CME Providers Talk a lot about collaborating effectively with commercial supporters. But how often do you hear about the “other” partner, the medical meeting planner? Of course, content quality and an unbiased presentation go a long way toward improving physician behavior and, ultimately one hopes, patient outcomes. But who has to make sure the patients attending a conference on Prader-Willi Syndrome, which causes insatiable hunger, won't find food they shouldn't? What if the frozen body parts aren't thawed in time for the wet lab training session? Who deals with keeping 300 pigs' feet stored properly for a surgical workshop?

That would be the meeting planner whipping out the blow-dryer to warm up the parts, working with the hotel to store the pigs' feet in their industrial refrigerators, and dealing with hotel operations to get those minibars out of Prader-Willi patients' guest rooms.
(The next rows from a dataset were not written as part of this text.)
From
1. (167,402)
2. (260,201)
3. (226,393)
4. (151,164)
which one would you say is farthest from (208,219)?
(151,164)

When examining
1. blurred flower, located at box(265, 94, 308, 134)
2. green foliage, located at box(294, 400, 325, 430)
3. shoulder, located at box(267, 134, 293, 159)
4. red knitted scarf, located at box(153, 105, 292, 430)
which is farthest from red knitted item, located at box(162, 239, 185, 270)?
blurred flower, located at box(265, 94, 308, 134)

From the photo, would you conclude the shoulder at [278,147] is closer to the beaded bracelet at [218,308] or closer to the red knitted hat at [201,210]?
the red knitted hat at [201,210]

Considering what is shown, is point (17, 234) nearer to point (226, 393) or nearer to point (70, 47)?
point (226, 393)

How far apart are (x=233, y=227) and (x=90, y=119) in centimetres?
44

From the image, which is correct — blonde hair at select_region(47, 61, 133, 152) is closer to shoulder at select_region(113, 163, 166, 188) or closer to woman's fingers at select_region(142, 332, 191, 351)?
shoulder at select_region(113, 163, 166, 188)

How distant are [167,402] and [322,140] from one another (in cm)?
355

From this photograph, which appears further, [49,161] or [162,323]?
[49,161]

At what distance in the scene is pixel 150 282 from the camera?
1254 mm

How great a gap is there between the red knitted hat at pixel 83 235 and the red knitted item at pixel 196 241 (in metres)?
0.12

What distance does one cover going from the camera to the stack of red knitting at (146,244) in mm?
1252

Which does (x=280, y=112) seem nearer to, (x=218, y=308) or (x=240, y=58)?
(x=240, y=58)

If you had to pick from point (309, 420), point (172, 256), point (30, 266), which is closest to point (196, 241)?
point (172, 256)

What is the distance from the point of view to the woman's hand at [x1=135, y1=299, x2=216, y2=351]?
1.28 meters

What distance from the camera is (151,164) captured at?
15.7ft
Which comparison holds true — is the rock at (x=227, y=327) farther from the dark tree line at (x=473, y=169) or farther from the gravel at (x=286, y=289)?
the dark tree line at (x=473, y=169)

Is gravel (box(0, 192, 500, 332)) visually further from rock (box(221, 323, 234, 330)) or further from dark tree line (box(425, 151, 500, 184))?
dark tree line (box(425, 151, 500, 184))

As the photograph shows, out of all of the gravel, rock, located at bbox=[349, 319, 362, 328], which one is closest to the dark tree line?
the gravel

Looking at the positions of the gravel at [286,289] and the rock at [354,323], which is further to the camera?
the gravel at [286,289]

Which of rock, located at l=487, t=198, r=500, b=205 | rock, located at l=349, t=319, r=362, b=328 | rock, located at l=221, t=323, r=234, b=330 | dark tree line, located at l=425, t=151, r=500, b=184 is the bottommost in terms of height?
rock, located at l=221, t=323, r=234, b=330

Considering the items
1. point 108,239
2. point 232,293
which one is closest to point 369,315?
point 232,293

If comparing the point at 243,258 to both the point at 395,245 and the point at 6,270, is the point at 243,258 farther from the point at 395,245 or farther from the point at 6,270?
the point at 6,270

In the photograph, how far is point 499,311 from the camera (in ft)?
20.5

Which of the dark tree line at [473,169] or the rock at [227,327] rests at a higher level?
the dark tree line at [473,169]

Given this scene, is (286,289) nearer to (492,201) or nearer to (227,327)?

And who has to ensure that the site selected is attractive enough to keep participants happy, but not so lavish as to trigger scrutiny from the Office of Inspector General? Who's the one scrambling to help exhibitors stay in line with Food & Drug Administration regs? Who's soothing docs who are disgruntled to find their spouses can't come to a dinner meeting gratis? Again, I'd say that would most likely be the medical meeting planner.

Medical meeting planners have a largely unheralded, yet vital, role in affecting the outcome of a live event — and it's not a job just any meeting planner can handle. It takes a specialized knowledge of the rules, regulations, and the particular, often peculiar, needs of the medical meeting market. Which is why I believe that, in addition to site selection and contract negotiation skills, medical meeting planners should also have at least a passing knowledge of CME and pharma regulations and requirements. The more they know about CME, pharma, and governmental rules, the better they can do their part of the job, which helps CME providers do their part of the job, which in turn helps participants do their part of the job — learn, and apply what they learn in practice. But no one's going to learn anything if those pigs' feet go bad, the site isn't conducive to learning, or participants pitch a fit over a lack of shrimp on the buffet. Planners who know the rules can help.

To have a successful educational outcome, both the logistics and the content sides have to share the same goals, understand the limitations, comply with the regulations, and work together to provide both the most learning-conducive physical setting and all that great content. The two go together, and, like any good partnership, the more each side knows about what makes the other one tick, the better the outcome for everyone.